◆ **EXERCISE DESCRIPTION**
Copy every item below word for word, keeping each line unchanged and in its original order.

◆ **SOURCE DATA**
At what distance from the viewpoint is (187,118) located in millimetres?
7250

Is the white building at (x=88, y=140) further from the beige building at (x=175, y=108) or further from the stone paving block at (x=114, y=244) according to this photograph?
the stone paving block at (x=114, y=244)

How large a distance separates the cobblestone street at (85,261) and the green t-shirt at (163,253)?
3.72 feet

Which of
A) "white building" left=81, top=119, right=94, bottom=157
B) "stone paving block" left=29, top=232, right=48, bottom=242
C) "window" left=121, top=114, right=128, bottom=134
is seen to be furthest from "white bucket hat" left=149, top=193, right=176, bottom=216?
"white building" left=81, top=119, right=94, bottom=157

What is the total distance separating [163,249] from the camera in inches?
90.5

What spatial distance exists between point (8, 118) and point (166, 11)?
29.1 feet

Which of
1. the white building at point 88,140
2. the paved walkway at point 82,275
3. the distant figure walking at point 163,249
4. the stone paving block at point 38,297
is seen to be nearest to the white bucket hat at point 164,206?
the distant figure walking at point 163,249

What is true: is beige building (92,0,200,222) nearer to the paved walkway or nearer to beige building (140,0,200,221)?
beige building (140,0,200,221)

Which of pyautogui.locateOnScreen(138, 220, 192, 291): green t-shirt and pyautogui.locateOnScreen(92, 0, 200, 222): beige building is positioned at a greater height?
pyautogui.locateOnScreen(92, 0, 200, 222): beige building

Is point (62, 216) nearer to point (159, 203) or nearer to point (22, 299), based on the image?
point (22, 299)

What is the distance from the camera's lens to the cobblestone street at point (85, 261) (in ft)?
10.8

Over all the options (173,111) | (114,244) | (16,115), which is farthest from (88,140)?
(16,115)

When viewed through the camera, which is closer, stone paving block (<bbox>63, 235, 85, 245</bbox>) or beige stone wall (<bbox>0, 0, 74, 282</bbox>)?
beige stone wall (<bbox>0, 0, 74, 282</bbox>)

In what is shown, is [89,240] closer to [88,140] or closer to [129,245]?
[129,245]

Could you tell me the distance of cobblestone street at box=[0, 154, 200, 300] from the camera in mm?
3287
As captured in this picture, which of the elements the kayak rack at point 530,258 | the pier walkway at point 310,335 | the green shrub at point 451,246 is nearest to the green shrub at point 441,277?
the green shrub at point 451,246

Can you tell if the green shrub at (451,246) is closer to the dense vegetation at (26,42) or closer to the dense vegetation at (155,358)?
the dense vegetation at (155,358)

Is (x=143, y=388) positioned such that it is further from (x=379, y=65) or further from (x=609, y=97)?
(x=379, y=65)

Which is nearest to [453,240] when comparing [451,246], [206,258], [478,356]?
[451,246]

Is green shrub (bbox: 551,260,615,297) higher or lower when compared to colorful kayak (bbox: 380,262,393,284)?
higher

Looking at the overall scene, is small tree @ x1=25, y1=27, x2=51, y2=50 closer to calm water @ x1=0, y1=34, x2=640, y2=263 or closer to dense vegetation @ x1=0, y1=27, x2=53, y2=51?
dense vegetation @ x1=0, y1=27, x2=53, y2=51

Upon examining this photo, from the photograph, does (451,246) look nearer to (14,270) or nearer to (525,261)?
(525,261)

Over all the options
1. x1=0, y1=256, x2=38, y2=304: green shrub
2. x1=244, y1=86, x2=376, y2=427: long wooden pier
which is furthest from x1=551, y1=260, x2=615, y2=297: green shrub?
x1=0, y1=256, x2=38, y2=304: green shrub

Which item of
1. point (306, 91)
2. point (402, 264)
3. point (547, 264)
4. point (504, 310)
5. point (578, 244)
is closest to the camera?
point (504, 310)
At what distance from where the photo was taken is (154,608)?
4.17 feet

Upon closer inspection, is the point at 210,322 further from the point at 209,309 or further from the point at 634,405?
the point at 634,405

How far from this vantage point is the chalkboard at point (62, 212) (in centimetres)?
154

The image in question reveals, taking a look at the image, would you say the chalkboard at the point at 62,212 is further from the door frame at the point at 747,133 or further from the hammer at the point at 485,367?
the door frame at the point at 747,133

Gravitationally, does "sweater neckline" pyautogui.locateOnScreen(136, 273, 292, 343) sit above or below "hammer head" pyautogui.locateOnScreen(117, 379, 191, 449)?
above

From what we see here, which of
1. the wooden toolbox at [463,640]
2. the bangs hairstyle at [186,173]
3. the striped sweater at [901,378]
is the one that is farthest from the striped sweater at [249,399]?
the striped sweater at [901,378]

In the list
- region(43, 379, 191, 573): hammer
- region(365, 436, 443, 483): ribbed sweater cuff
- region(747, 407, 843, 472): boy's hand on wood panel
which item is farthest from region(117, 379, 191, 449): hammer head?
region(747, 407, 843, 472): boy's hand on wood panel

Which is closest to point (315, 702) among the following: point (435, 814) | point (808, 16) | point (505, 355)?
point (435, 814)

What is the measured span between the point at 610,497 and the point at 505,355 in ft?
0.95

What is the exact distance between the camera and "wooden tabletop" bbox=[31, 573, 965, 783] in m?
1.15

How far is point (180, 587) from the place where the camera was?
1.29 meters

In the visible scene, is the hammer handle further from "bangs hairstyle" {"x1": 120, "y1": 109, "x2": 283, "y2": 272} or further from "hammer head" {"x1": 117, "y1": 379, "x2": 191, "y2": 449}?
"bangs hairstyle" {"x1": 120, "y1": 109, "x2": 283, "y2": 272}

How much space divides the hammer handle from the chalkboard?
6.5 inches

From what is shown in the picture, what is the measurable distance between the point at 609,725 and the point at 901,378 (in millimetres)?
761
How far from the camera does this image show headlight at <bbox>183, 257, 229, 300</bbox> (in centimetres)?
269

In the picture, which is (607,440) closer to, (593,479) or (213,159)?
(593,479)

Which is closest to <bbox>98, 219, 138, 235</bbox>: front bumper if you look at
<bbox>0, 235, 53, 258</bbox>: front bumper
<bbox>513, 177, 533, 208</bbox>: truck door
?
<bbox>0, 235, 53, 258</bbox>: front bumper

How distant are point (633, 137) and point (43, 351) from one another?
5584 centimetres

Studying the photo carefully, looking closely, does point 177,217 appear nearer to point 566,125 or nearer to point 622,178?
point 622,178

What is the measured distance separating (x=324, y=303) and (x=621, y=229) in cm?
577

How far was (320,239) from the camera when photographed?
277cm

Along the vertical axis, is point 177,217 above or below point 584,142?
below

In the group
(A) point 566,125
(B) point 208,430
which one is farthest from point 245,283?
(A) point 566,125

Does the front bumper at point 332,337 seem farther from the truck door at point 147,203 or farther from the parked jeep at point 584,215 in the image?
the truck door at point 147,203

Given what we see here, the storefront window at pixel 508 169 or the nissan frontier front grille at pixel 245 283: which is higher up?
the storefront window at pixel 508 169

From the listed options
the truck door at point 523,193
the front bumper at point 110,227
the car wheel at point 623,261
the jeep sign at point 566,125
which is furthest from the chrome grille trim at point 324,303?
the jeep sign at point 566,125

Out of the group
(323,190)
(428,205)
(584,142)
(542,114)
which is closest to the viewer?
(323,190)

◆ **CORRECT OUTPUT**
At what distance from the viewpoint is (187,118) located in millimetres?
7250

Is the white building at (x=88, y=140) further from the beige building at (x=175, y=108) or further from the stone paving block at (x=114, y=244) according to this photograph?
the stone paving block at (x=114, y=244)

How large a distance separates the cobblestone street at (85,261) and the green t-shirt at (163,253)?
3.72 feet

Which of
A) "white building" left=81, top=119, right=94, bottom=157
B) "stone paving block" left=29, top=232, right=48, bottom=242
C) "window" left=121, top=114, right=128, bottom=134
is seen to be furthest from "white bucket hat" left=149, top=193, right=176, bottom=216?
"white building" left=81, top=119, right=94, bottom=157

What is the total distance separating [163,249] from the camera in inches?
90.5

What spatial distance exists between point (8, 118) and point (166, 11)?
29.1 feet

Which of
1. the white building at point 88,140
2. the paved walkway at point 82,275
3. the distant figure walking at point 163,249
4. the stone paving block at point 38,297
is seen to be nearest to the white bucket hat at point 164,206?
the distant figure walking at point 163,249

What is true: is beige building (92,0,200,222) nearer to the paved walkway or nearer to beige building (140,0,200,221)?
beige building (140,0,200,221)

Which of pyautogui.locateOnScreen(138, 220, 192, 291): green t-shirt and pyautogui.locateOnScreen(92, 0, 200, 222): beige building is positioned at a greater height?
pyautogui.locateOnScreen(92, 0, 200, 222): beige building

Is point (62, 216) nearer to point (159, 203) or nearer to point (22, 299), based on the image?
point (22, 299)

What is the distance from the camera's lens to the cobblestone street at point (85, 261) (in ft)?
10.8

Over all the options (173,111) | (114,244) | (16,115), which is farthest from (88,140)?
(16,115)

When viewed through the camera, which is closer, stone paving block (<bbox>63, 235, 85, 245</bbox>) or beige stone wall (<bbox>0, 0, 74, 282</bbox>)?
beige stone wall (<bbox>0, 0, 74, 282</bbox>)

In what is shown, is [89,240] closer to [88,140] or closer to [129,245]?
[129,245]

Could you tell me the distance of cobblestone street at box=[0, 154, 200, 300] from the camera in mm?
3287
As captured in this picture, which of the elements the kayak rack at point 530,258 | the pier walkway at point 310,335 | the green shrub at point 451,246 is nearest to the green shrub at point 441,277?
the green shrub at point 451,246

Can you tell if the green shrub at (451,246) is closer to the dense vegetation at (26,42) or closer to the dense vegetation at (155,358)?
the dense vegetation at (155,358)

Is (x=143, y=388) positioned such that it is further from (x=379, y=65) or further from (x=609, y=97)?
(x=379, y=65)

Which is nearest to [453,240] when comparing [451,246], [206,258], [478,356]?
[451,246]

Is green shrub (bbox: 551,260,615,297) higher or lower when compared to colorful kayak (bbox: 380,262,393,284)?
higher

Looking at the overall scene, is small tree @ x1=25, y1=27, x2=51, y2=50 closer to calm water @ x1=0, y1=34, x2=640, y2=263 or closer to dense vegetation @ x1=0, y1=27, x2=53, y2=51?
dense vegetation @ x1=0, y1=27, x2=53, y2=51

Upon examining this photo, from the photograph, does (451,246) look nearer to (14,270) or nearer to (525,261)?
(525,261)

Over all the options
1. x1=0, y1=256, x2=38, y2=304: green shrub
2. x1=244, y1=86, x2=376, y2=427: long wooden pier
which is furthest from x1=551, y1=260, x2=615, y2=297: green shrub?
x1=0, y1=256, x2=38, y2=304: green shrub

Which item of
1. point (306, 91)
2. point (402, 264)
3. point (547, 264)
4. point (504, 310)
5. point (578, 244)
is closest to the camera?
point (504, 310)
At what distance from where the photo was taken is (154,608)?
4.17 feet

Upon closer inspection, is the point at 210,322 further from the point at 209,309 or further from the point at 634,405?
the point at 634,405

How far from this vantage point is the chalkboard at point (62, 212) (in centimetres)?
154

The image in question reveals, taking a look at the image, would you say the chalkboard at the point at 62,212 is further from the door frame at the point at 747,133 or further from the hammer at the point at 485,367?
the door frame at the point at 747,133

Gravitationally, does "sweater neckline" pyautogui.locateOnScreen(136, 273, 292, 343) sit above or below "hammer head" pyautogui.locateOnScreen(117, 379, 191, 449)?
above

From what we see here, which of
1. the wooden toolbox at [463,640]
2. the bangs hairstyle at [186,173]
3. the striped sweater at [901,378]
is the one that is farthest from the striped sweater at [249,399]?
the striped sweater at [901,378]

In the list
- region(43, 379, 191, 573): hammer
- region(365, 436, 443, 483): ribbed sweater cuff
- region(747, 407, 843, 472): boy's hand on wood panel
which item is farthest from region(117, 379, 191, 449): hammer head?
region(747, 407, 843, 472): boy's hand on wood panel

Which is closest to point (315, 702) among the following: point (435, 814) | point (808, 16) | point (505, 355)?
point (435, 814)

What is the measured span between the point at 610,497 and the point at 505,355 in ft?
0.95

What is the exact distance between the camera and "wooden tabletop" bbox=[31, 573, 965, 783] in m?
1.15

How far is point (180, 587) from the place where the camera was?
1.29 meters

In the visible scene, is the hammer handle further from "bangs hairstyle" {"x1": 120, "y1": 109, "x2": 283, "y2": 272} or further from "hammer head" {"x1": 117, "y1": 379, "x2": 191, "y2": 449}?
"bangs hairstyle" {"x1": 120, "y1": 109, "x2": 283, "y2": 272}

How much space divides the hammer handle from the chalkboard?
6.5 inches

From what is shown in the picture, what is the measurable distance between the point at 609,725 and the point at 901,378 (in millimetres)?
761
How far from the camera does this image show headlight at <bbox>183, 257, 229, 300</bbox> (in centimetres)?
269

In the picture, which is (607,440) closer to, (593,479) or (213,159)?
(593,479)

Which is closest to <bbox>98, 219, 138, 235</bbox>: front bumper if you look at
<bbox>0, 235, 53, 258</bbox>: front bumper
<bbox>513, 177, 533, 208</bbox>: truck door
?
<bbox>0, 235, 53, 258</bbox>: front bumper

How distant are point (633, 137) and point (43, 351) from one another?
5584 centimetres

Studying the photo carefully, looking closely, does point 177,217 appear nearer to point 566,125 or nearer to point 622,178?
point 622,178

What is the measured distance separating (x=324, y=303) and (x=621, y=229) in cm?
577

How far was (320,239) from the camera when photographed?
277cm

Along the vertical axis, is point 177,217 above or below point 584,142?
below

In the group
(A) point 566,125
(B) point 208,430
which one is farthest from point 245,283?
(A) point 566,125

Does the front bumper at point 332,337 seem farther from the truck door at point 147,203 or farther from the parked jeep at point 584,215 in the image?
the truck door at point 147,203

Given what we see here, the storefront window at pixel 508 169 or the nissan frontier front grille at pixel 245 283: which is higher up?
the storefront window at pixel 508 169

From the listed options
the truck door at point 523,193
the front bumper at point 110,227
the car wheel at point 623,261
the jeep sign at point 566,125
which is furthest from the chrome grille trim at point 324,303?
the jeep sign at point 566,125

Out of the group
(323,190)
(428,205)
(584,142)
(542,114)
which is closest to the viewer?
(323,190)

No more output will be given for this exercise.